# Yang Perlu Dikerjakan:
[A] Jawab pertanyaan berikut berdasarkan artikel tentang eSPeKaPe:
(i) Siapa Direktur Utama PT Pertamina (Persero)?
(ii) Sejak bulan dan tahun berapa Staf Ahli Khusus Kementerian ESDM berkarir di SKK Migas?
(iii) Di jalan mana markas eSPeKaPe berada?
[B] Tuliskan ulang bagian artikel tentang eSPeKaPe tanpa mengubah apa pun, mulai dari "Bagikan ide kreativitasmu" dan berakhir pada "12 Februari 2015.".

# Teks Bacaan:
# # # # #

Lihat ke Halaman Asli

eSPeKaPe Tuntut Sudirman Said Mundur Dari Jabatan Menteri ESDM

Diperbarui: 17 Juni 2015   11:18

Kompasiana adalah platform blog. Konten ini menjadi tanggung jawab bloger dan tidak mewakili pandangan redaksi Kompas.

Bagikan ide kreativitasmu dalam bentuk konten di Kompasiana | Sumber gambar: Freepik

eSPeKaPe Tuntut Sudirman Said Mundur Dari Jabatan Menteri ESDM

Jakarta, 12 Februari 2015.



Pertamina sudah mendapat restu dari Pemerintah untuk mengambil alih Blok Mahakam dari Total E&P Indonesie dan Inpex Corportion. Namun dalam pelaksanaannya menurut Direktur Utama PT Pertamina (Persero) Dwi Soetjipto, 10 Desember 2014 menyatakan, jika izinnya harus disetujui oleh Staf Ahli Khusus Kementerian Energi dan Sumber Daya Mineral (ESDM) Widhyawan Prawiraatmaja. Widyawan sebelumnya merupakan Deputi Pengendalian Komersil di Satuan Kerja Khusus Pelaksana Kegiatan Hulu Minyak dan Gas Bumi (SKK Migas) yang berkarir di SKK Migas sejak Februari 2013, dan ditunjuk sebagai Staf Khusus setelah Sudirman Said baru menjabat beberapa hari sebagai Menteri ESDM.

Solidaritas Pensiunan Karyawan Pertamina (eSPeKaPe) pasca memperingati HUT Ke-14 pada 10 Februari kemarin, dari markasnya di jalan Raya Jatinegara Timur Jakarta Timur merasa terusik dengan kewenangan Staf Khusus Menteri ESDM yang diberi wewenang untuk kepastian memberi izin kepada Pertamina untuk mengambil alih Blok Mahakam. Sejak awal Ketua Umum eSPeKaPe memang Binsar Effendi Hutabarat merasa gusar memperoleh informasi ini.

# # # # #

# Daftar Tersedia:
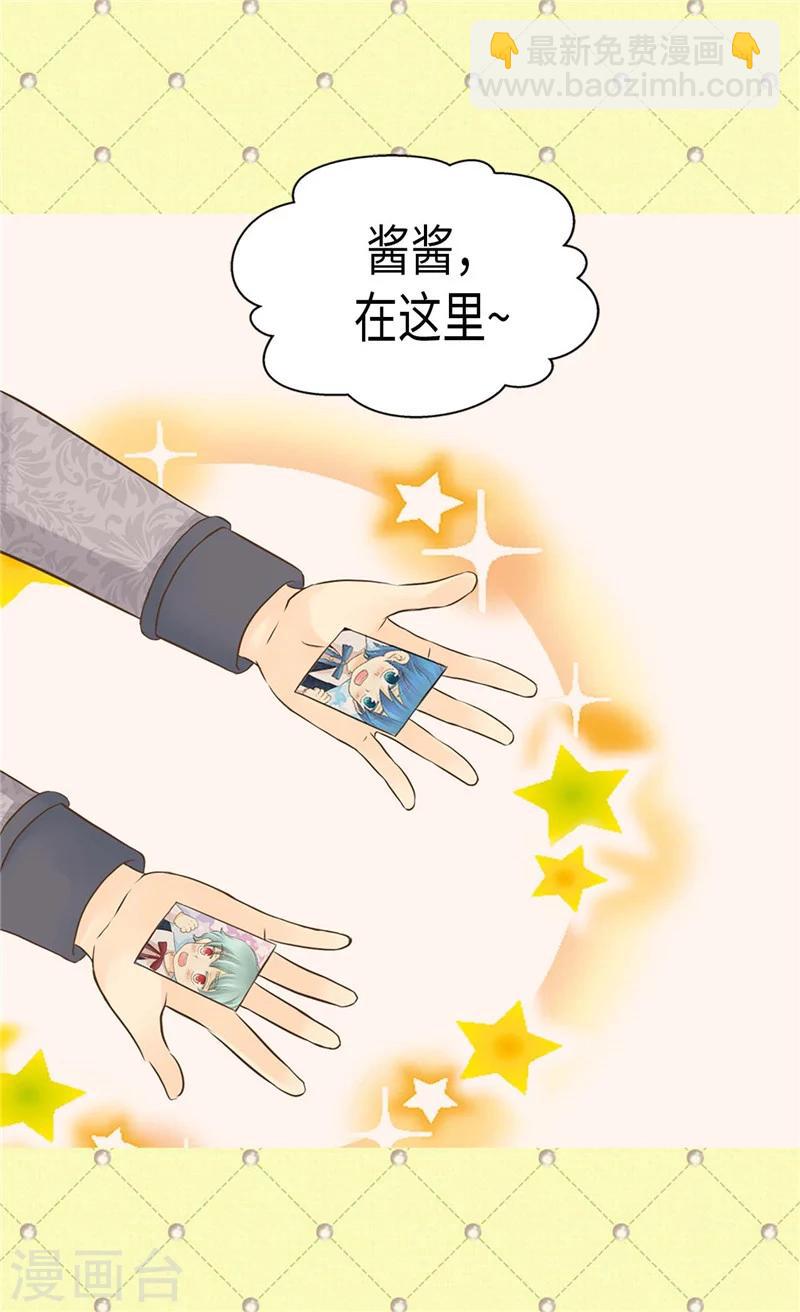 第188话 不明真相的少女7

# # # # #

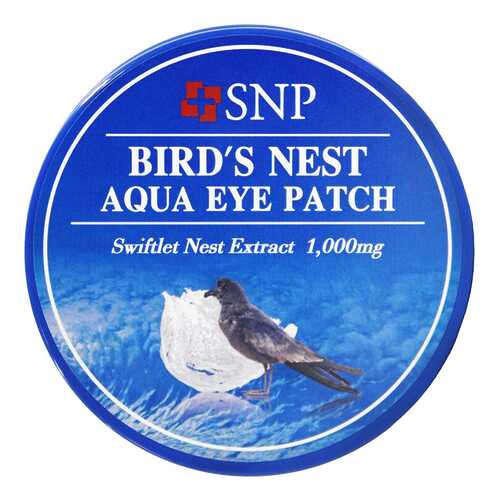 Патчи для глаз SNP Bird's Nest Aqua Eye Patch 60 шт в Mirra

# # # # #

# Hasil Latihan:
[A]
(i) Dwi Soetjipto.
(ii) Sejak Februari 2013.
(iii) Di jalan Raya Jatinegara Timur, Jakarta Timur.

[B]
Bagikan ide kreativitasmu dalam bentuk konten di Kompasiana | Sumber gambar: Freepik

eSPeKaPe Tuntut Sudirman Said Mundur Dari Jabatan Menteri ESDM

Jakarta, 12 Februari 2015.